Politique

Le fédéralisme du Nigéria et la lutte pour l’unité

Par Teresa Nogueira Pinto

Traduit par Mohamed Sakhri

Le Nigéria est un témoignage convaincant des défis rencontrés dans la création d’un État fédéral tout en demeurant uni au sein de frontières coloniales artificielles et d’une fragmentation profondément enracinée. La région qui constitue aujourd’hui le Nigéria s’étend sur un territoire caractérisé par une riche diversité ethnique, linguistique et religieuse. De nombreux systèmes politiques ont évolué au fil des périodes et des lieux, tels que le califat de Sokoto, le royaume d’Nri et les cités-États haoussa.

Pendant la période coloniale, l’administration nigériane a fonctionné avec un certain degré de décentralisation. Les frontières actuelles du Nigéria ont émergé de négociations entre les intérêts britanniques et français. En 1914, le gouverneur britannique Sir Frederick Lugard a fusionné le protectorat du Nigéria du Nord avec la colonie et le protectorat du Nigéria du Sud, créant une unité administrative connue sous le nom de colonie et protectorat du Nigéria. Lugard a qualifié ce processus, appelé amalgamation, de mariage forcé entre un « mari pauvre » (le Nord) et une « femme riche » (le Sud). Malgré cette unification, les deux régions ont continué à être gérées séparément jusqu’en 1946.

La Constitution de 1946 a officialisé le régionalisme au Nigéria en établissant trois régions distinctes : le Nord, l’Ouest et l’Est. La région septentrionale, étant la plus grande, a ainsi bénéficié d’une plus grande représentation politique à l’assemblée législative.
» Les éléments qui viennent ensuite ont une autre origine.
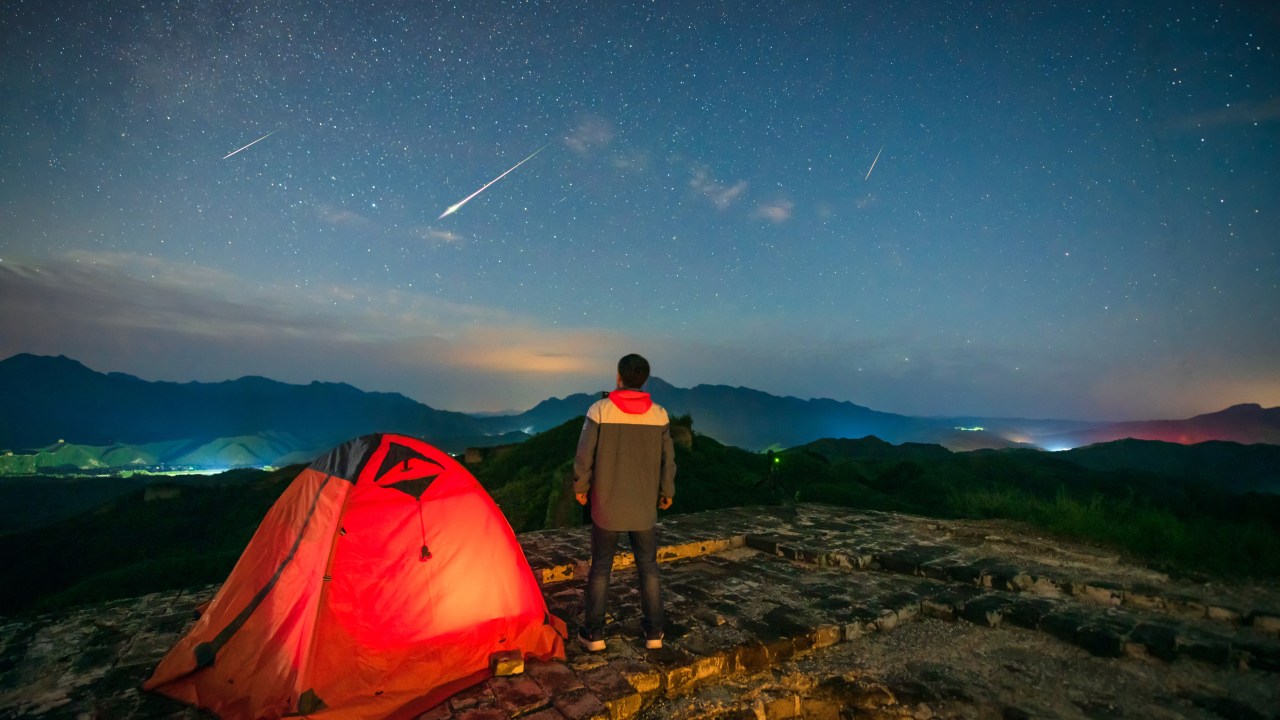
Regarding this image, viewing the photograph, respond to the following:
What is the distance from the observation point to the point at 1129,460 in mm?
44219

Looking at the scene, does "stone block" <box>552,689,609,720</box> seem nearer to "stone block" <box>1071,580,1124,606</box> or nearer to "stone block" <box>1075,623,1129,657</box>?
"stone block" <box>1075,623,1129,657</box>

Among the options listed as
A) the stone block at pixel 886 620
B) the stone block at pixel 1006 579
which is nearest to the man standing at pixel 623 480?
the stone block at pixel 886 620

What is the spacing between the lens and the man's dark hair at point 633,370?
159 inches

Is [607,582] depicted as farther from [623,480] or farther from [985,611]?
[985,611]

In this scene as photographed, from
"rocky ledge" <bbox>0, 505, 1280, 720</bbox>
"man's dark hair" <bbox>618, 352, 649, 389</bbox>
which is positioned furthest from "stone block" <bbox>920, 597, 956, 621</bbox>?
"man's dark hair" <bbox>618, 352, 649, 389</bbox>

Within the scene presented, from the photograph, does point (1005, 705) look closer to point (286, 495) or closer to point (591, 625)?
point (591, 625)

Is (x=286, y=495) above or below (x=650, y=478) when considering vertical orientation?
below

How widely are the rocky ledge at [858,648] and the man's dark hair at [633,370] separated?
2.10 m

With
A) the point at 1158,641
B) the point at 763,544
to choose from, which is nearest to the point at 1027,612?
the point at 1158,641

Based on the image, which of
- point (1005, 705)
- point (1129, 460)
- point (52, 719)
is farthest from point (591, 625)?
point (1129, 460)

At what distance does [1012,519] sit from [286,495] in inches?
404

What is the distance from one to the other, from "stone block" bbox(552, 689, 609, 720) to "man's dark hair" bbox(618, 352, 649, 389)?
2.16 meters

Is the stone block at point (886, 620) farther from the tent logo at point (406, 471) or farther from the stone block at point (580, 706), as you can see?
the tent logo at point (406, 471)

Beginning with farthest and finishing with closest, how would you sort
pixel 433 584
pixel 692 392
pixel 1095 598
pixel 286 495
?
pixel 692 392 < pixel 1095 598 < pixel 286 495 < pixel 433 584
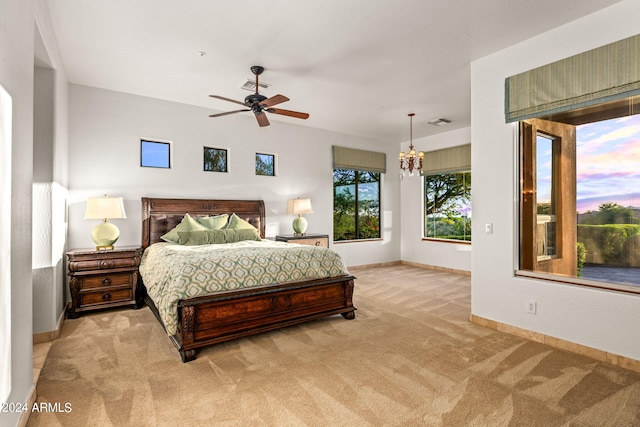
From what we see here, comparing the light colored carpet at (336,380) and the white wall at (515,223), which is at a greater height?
the white wall at (515,223)

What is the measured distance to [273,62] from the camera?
3736 millimetres

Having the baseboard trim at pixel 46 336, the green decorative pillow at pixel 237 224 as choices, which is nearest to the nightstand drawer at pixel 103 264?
the baseboard trim at pixel 46 336

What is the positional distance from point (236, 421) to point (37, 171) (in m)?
3.11

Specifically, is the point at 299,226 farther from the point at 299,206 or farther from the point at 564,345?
the point at 564,345

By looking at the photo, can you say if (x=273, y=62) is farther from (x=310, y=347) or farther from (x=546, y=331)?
(x=546, y=331)

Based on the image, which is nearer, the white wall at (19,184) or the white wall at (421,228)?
the white wall at (19,184)

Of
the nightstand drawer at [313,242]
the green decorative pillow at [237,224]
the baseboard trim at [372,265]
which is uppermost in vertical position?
the green decorative pillow at [237,224]

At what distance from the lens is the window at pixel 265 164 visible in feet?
19.5

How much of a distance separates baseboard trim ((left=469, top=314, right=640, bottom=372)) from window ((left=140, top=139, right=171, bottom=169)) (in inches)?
185

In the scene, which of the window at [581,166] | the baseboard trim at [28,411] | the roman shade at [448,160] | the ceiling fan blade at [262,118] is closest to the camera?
the baseboard trim at [28,411]

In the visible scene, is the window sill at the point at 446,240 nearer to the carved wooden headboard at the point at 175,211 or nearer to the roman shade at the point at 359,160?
the roman shade at the point at 359,160

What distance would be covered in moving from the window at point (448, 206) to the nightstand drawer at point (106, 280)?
18.8 ft

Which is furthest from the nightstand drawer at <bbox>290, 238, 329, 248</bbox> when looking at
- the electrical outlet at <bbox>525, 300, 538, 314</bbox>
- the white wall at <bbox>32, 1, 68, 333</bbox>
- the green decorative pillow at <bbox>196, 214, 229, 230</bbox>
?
the electrical outlet at <bbox>525, 300, 538, 314</bbox>

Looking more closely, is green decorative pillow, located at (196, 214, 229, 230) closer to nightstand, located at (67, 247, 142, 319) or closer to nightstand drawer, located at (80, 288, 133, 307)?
nightstand, located at (67, 247, 142, 319)
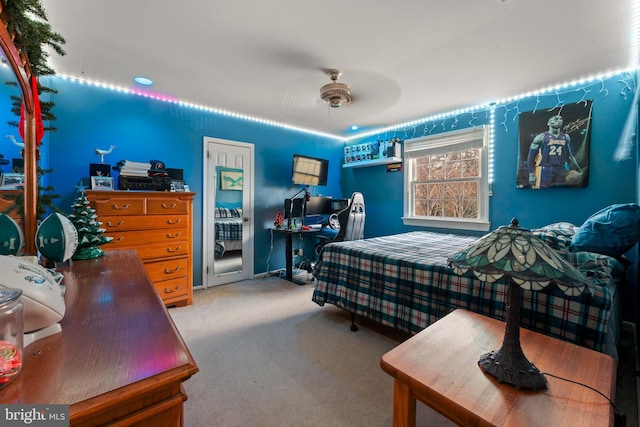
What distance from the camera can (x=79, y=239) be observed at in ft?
4.92

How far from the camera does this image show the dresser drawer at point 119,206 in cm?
247

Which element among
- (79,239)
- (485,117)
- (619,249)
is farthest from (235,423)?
(485,117)

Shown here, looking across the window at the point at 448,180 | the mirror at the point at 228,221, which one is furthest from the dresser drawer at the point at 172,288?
the window at the point at 448,180

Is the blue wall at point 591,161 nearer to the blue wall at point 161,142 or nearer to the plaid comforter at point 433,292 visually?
the plaid comforter at point 433,292

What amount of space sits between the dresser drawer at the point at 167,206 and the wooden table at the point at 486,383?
8.66 ft

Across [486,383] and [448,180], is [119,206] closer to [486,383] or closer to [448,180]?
[486,383]

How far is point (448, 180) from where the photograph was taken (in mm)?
3797

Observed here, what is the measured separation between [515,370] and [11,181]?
6.76 feet

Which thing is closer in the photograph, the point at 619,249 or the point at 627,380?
the point at 619,249

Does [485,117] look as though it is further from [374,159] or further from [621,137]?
[374,159]

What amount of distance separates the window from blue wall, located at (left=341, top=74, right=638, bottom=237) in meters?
0.13

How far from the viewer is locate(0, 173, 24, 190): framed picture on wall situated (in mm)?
1103

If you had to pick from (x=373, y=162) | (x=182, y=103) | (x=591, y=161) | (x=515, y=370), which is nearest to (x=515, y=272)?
(x=515, y=370)

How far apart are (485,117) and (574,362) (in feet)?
10.4
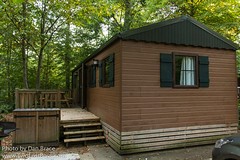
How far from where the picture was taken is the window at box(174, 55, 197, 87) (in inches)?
231

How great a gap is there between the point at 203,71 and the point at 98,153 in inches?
146

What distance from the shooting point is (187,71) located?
19.5 feet

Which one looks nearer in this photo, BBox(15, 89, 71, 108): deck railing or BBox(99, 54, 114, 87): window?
BBox(99, 54, 114, 87): window

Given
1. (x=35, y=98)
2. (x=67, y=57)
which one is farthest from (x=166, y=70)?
(x=67, y=57)

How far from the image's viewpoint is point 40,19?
446 inches

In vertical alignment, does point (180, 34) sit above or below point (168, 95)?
above

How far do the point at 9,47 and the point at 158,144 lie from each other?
1173 centimetres

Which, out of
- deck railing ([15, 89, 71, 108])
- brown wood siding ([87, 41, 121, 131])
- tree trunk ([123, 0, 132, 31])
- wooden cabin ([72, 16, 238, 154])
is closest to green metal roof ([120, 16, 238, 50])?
wooden cabin ([72, 16, 238, 154])

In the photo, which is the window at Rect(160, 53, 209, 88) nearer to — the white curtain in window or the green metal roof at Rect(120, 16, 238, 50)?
the white curtain in window

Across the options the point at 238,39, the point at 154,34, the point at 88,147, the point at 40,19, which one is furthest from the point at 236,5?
the point at 40,19

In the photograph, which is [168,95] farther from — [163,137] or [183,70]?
[163,137]

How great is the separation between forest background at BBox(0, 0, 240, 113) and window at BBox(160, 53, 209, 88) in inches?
186

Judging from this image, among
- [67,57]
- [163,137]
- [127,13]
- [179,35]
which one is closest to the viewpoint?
[163,137]

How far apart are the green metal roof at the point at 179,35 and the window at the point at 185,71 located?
0.42 metres
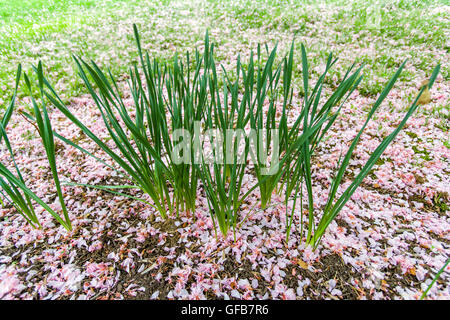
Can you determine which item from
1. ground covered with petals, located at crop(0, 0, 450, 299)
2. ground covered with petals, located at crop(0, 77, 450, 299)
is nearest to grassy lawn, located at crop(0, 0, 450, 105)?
ground covered with petals, located at crop(0, 0, 450, 299)

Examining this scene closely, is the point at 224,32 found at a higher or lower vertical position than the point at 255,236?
higher

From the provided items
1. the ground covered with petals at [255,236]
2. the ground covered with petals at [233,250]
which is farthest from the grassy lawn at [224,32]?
the ground covered with petals at [233,250]

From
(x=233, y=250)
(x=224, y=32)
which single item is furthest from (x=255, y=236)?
(x=224, y=32)

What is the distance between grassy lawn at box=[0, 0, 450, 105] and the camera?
458 cm

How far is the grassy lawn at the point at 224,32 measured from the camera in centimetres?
458

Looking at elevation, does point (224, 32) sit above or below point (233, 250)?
above

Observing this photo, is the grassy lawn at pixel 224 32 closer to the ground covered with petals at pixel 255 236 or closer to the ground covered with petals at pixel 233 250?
the ground covered with petals at pixel 255 236

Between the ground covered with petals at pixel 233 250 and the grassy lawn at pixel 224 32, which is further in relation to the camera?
the grassy lawn at pixel 224 32

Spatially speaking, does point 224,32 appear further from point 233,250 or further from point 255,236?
point 233,250

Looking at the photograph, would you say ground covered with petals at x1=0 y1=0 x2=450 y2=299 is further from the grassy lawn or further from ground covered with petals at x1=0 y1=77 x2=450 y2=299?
the grassy lawn

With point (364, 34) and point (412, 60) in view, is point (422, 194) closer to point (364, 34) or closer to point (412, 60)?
point (412, 60)

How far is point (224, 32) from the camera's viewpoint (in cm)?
650

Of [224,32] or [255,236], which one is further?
[224,32]
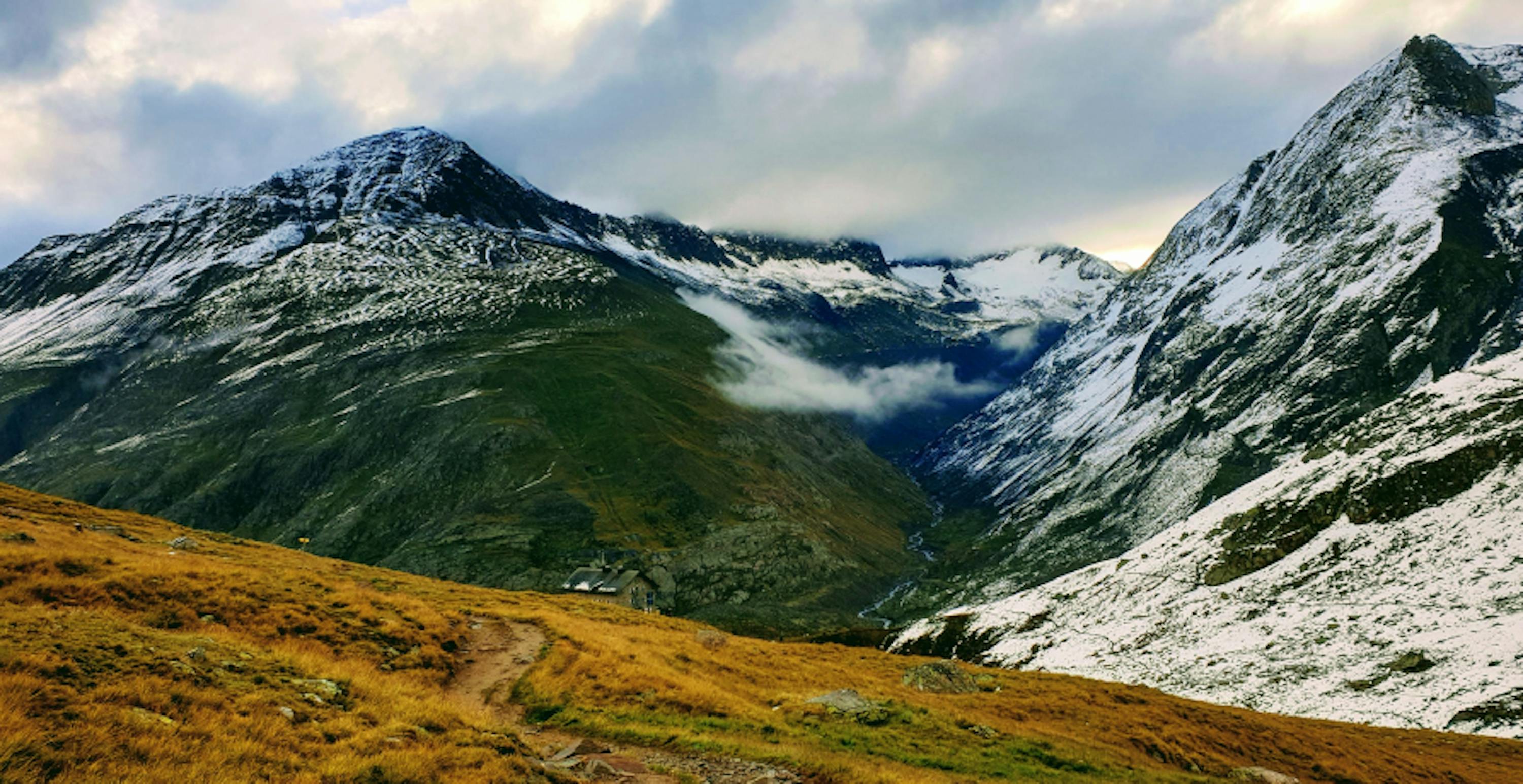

Cet agencement a engendré des sentiments d’inégalité parmi les autres zones, soulevant des préoccupations quant à un régionalisme déséquilibré. En 1954, six ans avant l’indépendance du Nigéria, un système fédéral a été introduit, comprenant des gouvernements régionaux au Nord, au Sud et à l’Est, aux côtés d’un gouvernement central à Lagos. Ce dispositif a intensifié la compétition politique entre les États, éclipsant le sentiment nationaliste croissant de l’époque.

Au Nigéria, on peut établir un lien entre les trois régions définies par les rivières Niger et Bénoué et leurs principaux groupes ethniques correspondants : les Haoussas dans la zone Nord, les Yorubas dans la zone Sud-Ouest et les Ibos dans la zone Sud-Est. Cependant, cette catégorisation peut être excessivement simpliste et réductrice. Dans une nation de 220 millions d’habitants comptant plus de 200 groupes ethniques et dialectes, les divisions et les différences s’étendent bien au-delà d’une simple compartimentation trinaire.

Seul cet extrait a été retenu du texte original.